Carlos, por seu turno, dizia coisas que nem pareciam deste mundo nas redes sociais, mas sempre convocando a voz das trevas. E Eduardo, o intelectual da família — para o padrão do clã, é claro —, soltava seus borborigmos filosóficos sobre ruptura institucional, ao mesmo tempo em que fazia lobby em favor de uma empresa de armas, tentando arrastar o Exército para o, digamos assim, negócio. E pronto!
Lá íamos nós, da imprensa, a fazer, sim, a nossa parte, mas ecoando, de algum modo, as ameaças imundas, ajudando a criar o caldo em que se cultivavam, além de coronavírus, outros patógenos — estes a ameaçar a democracia.

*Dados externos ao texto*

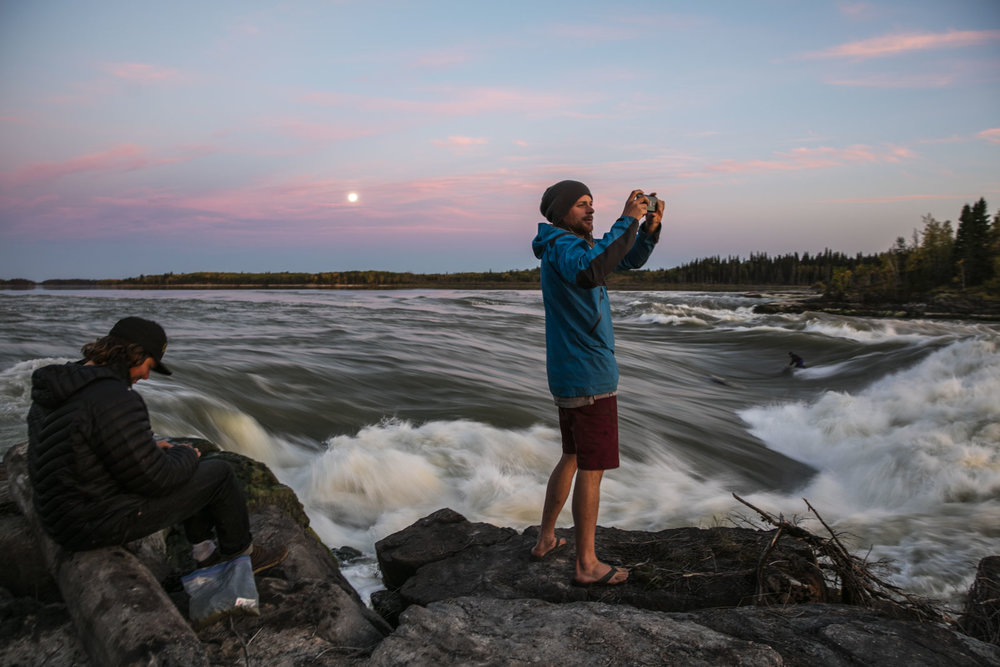 Ben Marr snaps a photo of sunset while Hal Monkman rolls a smoke, the Patterson brothers party surfing under a full moon.Photo/David Jackson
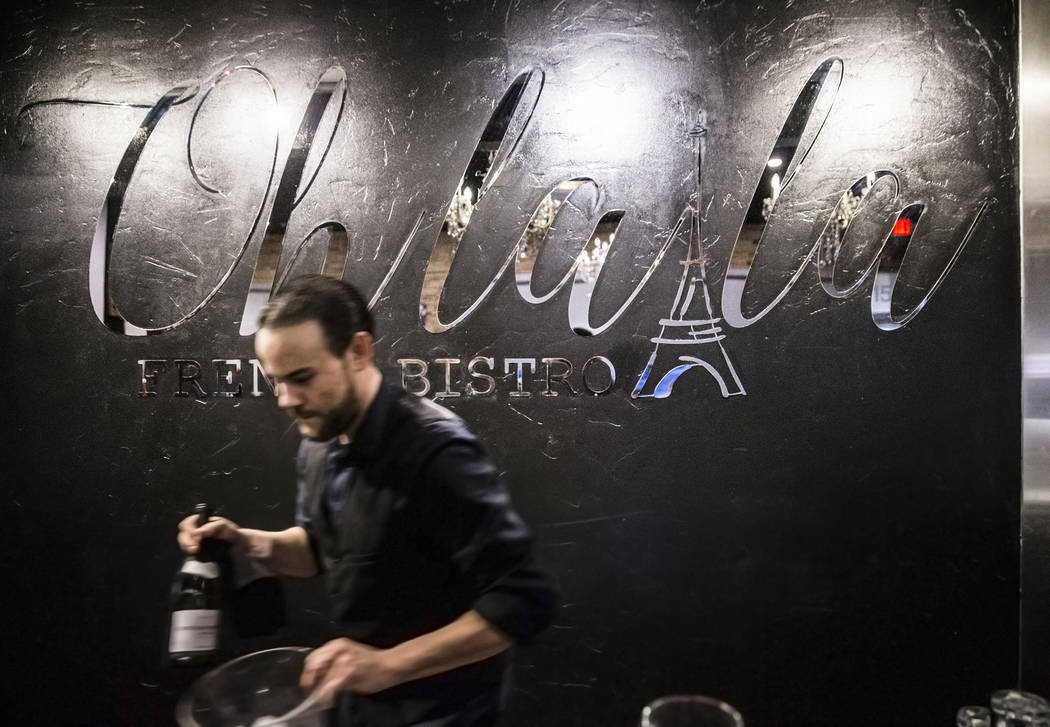 Manager Anthony DiSalvo prepares wine for a table at Ohlala French Bistro on Wednesday, March 15, 2017, in Las Vegas. (Benjamin Hager/Las Vegas Review-Journal) @benjaminhphoto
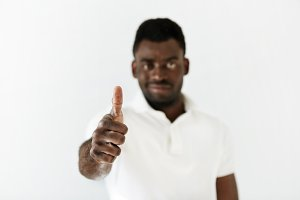 Portrait of positive handsome African male looking at the camera with confident smile, gesturing thumbs up, showing he likes and approves something, against white wall background. Selective focus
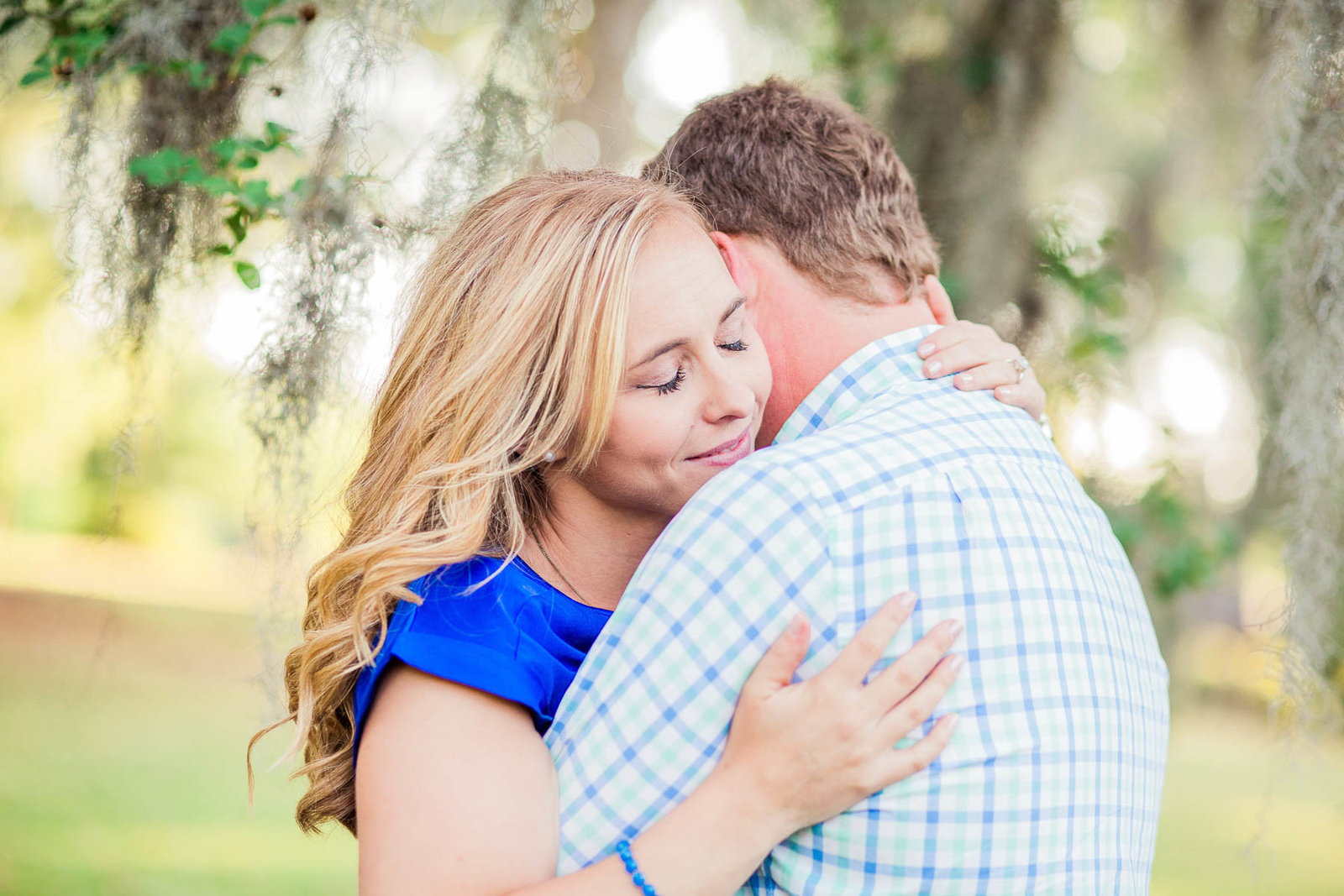 Engaged couple cuddle under a tree with spanish moss, Hampton Park, Charleston, South Carolina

Lá íamos nós, da imprensa, a ouvir militares em off a anunciar que, com efeito, parte dos fardados andava mesmo insatisfeita com o STF, que estaria invadindo a competência do Executivo.
Lá íamos nós a interpretar sinais da caserna, ora porque os fardados falavam em excesso — os do governo —, ora porque silenciavam: os da ativa.
Eis que vem à luz o decreto de prisão de Fabrício Queiroz na quinta-feira. E, então se assiste a uma espécie de conversão rápida de Bolsonaro à democracia, ainda que pela via do silêncio. Pronto! Acabou a vontade de falar em golpe. Imagino a melancolia de alguns fardados, com ou sem pijama, quando ficaram sabendo de detalhes do despacho do juiz Flávio Itabaiana de Oliveira Nicolau.
Fabrício estava homiziado numa casa de Frederick Wassef, em Atibaia, advogado de Flávio Bolsonaro (consta que não mais desde este domingo) e, jurava ele, também do presidente, de quem é amigo e interlocutor habitual, sendo frequentador do Palácio. A família o chama "Anjo".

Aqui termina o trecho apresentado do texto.